The village that helps me raise my children is large. There’s the helpful neighbour who gets hit up for afternoon tea most days by the 5 year old and willingly lets him hang with her. Then there’s the grandparents, all in Auckland relatively near us, who cover childcare, particularly overnight on weekends, and are very generous with providing clothes in small sizes. The workmates who are welcoming and understanding towards the junior citizens who sometimes just have to come to meetings with me. The fabulous teachers and support staff at the local primary school and the early childhood centre a short drive away, who do amazing work in often trying circumstances. The amazing regular babysitter who has formed such a great bond with the children that they intimate it is time for Mummy to leave now when she comes around.

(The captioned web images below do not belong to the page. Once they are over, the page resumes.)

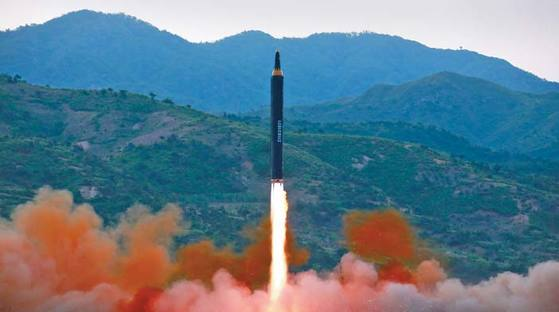 지난 5월 14일 북한이 화성-12형을 시험발사하는 장면. 북한은 화성-12형으로 괌 주변을 포위 사격하겠다고 위협하고 있다. [연합뉴스]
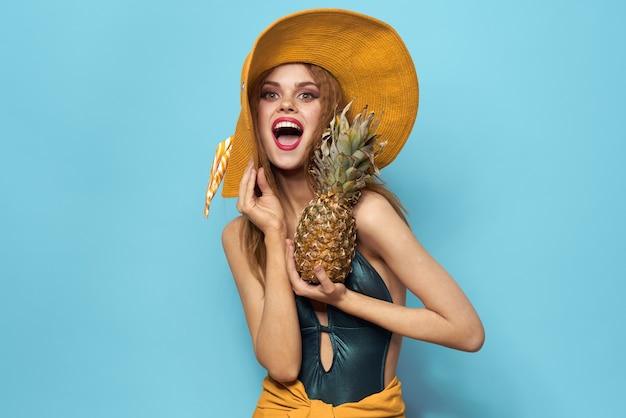 Portret Młodej Kobiety Piękne Z Ananasem Gospodarstwa Kapelusz Premium Zdjęcia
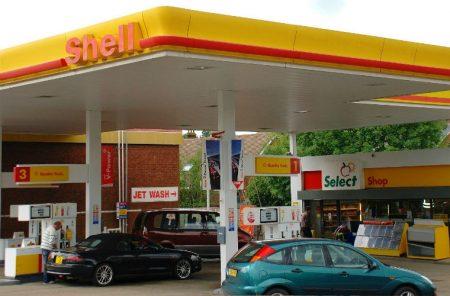 Motorists believe that petrol stations will be turned into supermarkets after 2040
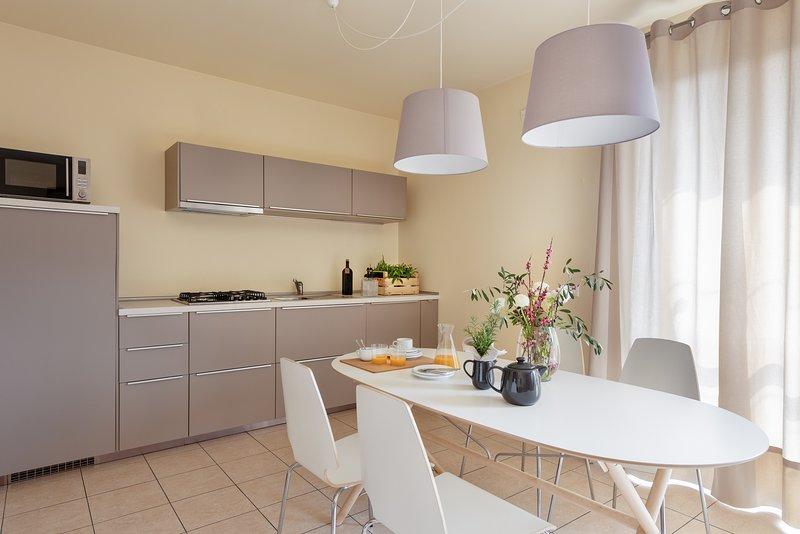 Trilocale 7  posti letto veranda, giardino, garage, wifi, Salò Lago di Garda, vacation rental in Prevalle
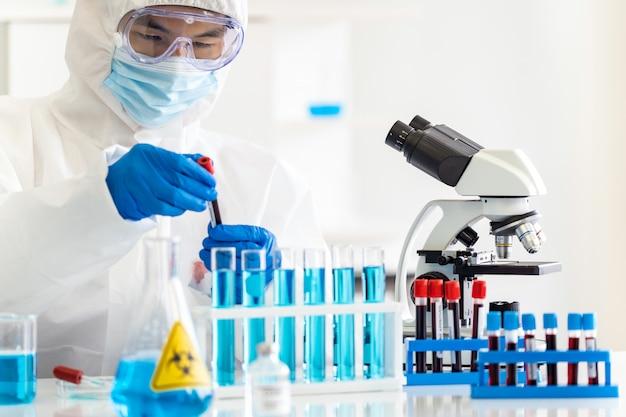 Ученые тестируют и исследуют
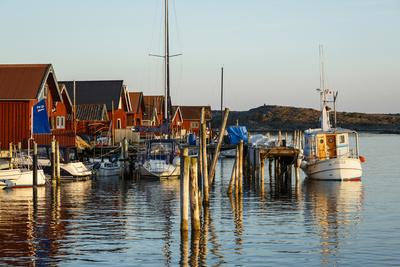 https://imgc.allpostersimages.com/img/posters/boats-and-timber-houses-grebbestad-bohuslan-region-west-coast-sweden-scandinavia-europe_u-L-PWFMUI0.jpg?p=0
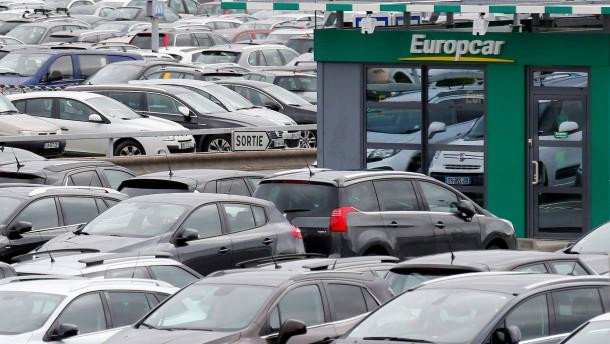 VW spielt Kauf von Europcar durch
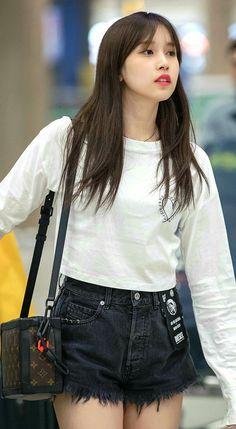 Blackpink Fashion, Daily Fashion, Korean Fashion, South Korean Girls, Korean Girl Groups, K Pop, Kpop Girl Bands, Sana Momo, Genuine Smile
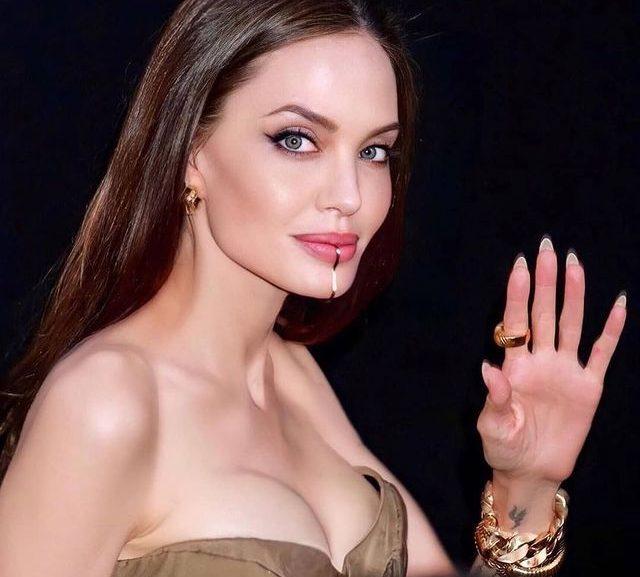 Angelina Jolie: Η εμφάνιση εκείνης και των 5 παιδιών της στην πρεμιέρα της ταινίας της Οικογενειακή έξοδο είχε η Angelina Jolie.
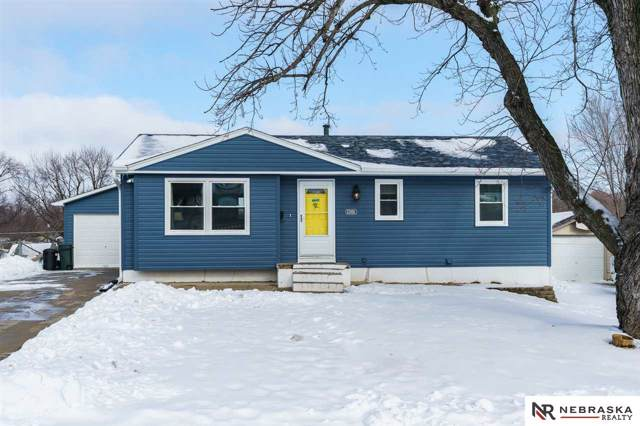 12406 B Street, Omaha, NE 68144 (MLS #22001892) :: Omaha's Elite Real Estate Group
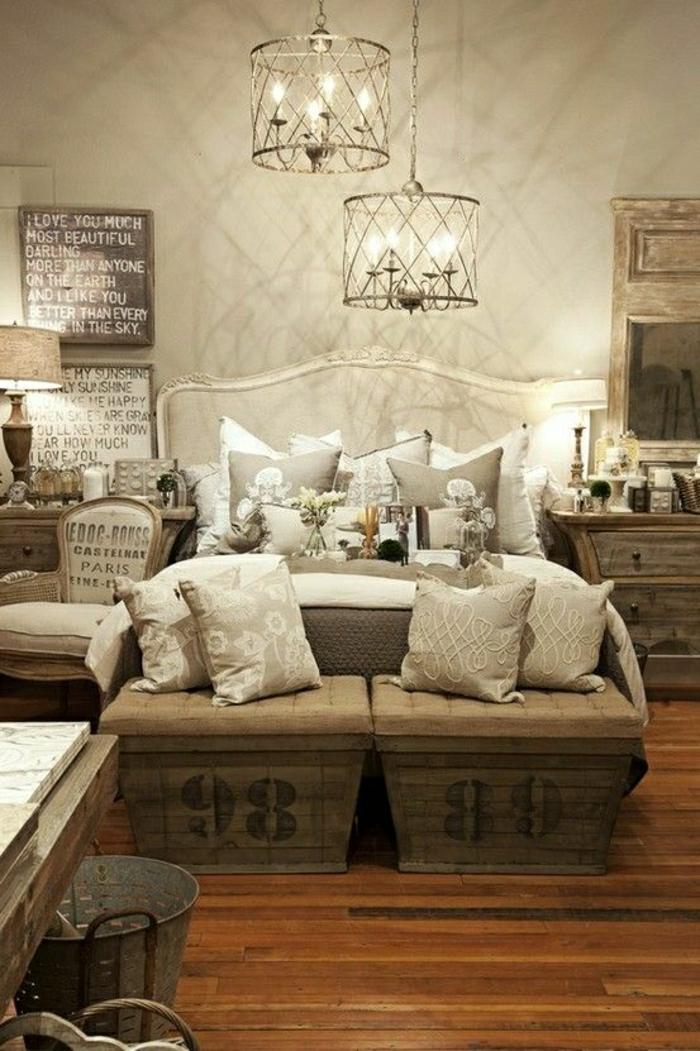 2-banquette-bout-de-lit-bout-lit-ikea-en-bois-linge-de-lit-beige-lustre-baroque-mur-beige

And many many many more. Friends, relatives, the family that own the dairy up the road, the bus driver who waits for us when we are running to the stop, running late as we always seem to. I wrote a rather long post about this Village Thing when my first child was only a few months old and it has never stopped growing.
A lot of the people in our village are here because we have known them a long time. Others are new additions, or transients passing through with a smile. I can’t help reflecting that some of the reason we get the open faces and the help is because my family has a reassuringly middle-class appearance. Privilege not only gives us advantages to start with, it seems it may make it easier to gain assistance too. I am not exaggerating when I claim that complete strangers quite often give my eldest child small gifts; a teddy bear, lollies, a free ride on the bus even though he’s 5. As a blondish blue eyed Pakeha child with a charming grin, dimples and an inexplicable English accent, he is on to a winner.
Thus we end up back at money again. Our household struggles a bit, but we are not poor. If we had less support from our village, or less money, parenting would be a whole heap harder than it is. If we had more money we could overcome gaps in the village if they arose. Money can’t buy happiness indeed, but it can buy a lot of things that make life, and parenting, more comfortable, easier.
My observation is that we can all be bad parents from time to time, and those times often coincide with stress. The more stressful stuff you have going on the more it impacts on the way you parent your children. Some are better than others at coping with stress, some have more resources to help them out, some are just so bloody minded determined they are not going to be like their own parents that they somehow manage to keep the bad parenting to a minimum. Much of this relies on luck, not least the luck of birth.
As a society I believe we should be striving to spread the luck around, to disconnect it from money and birth. That would help a lot with poverty, and thus with parenting too. No one is born a bad parent. No one starts out as a parent intending to do less than the best they can. Yet so often we fall short of our own expectations. All parents could do with a hand, not a slap. For many families the number one thing which will help is to lift their incomes, so the bills are easier to pay, a warmer house rented, less hours worked, and more support secured, all of which will lead to a lot less stress all round. For parents and children, money can’t buy happiness, I’m quite sure, but it can make it easier to build and maintain your village.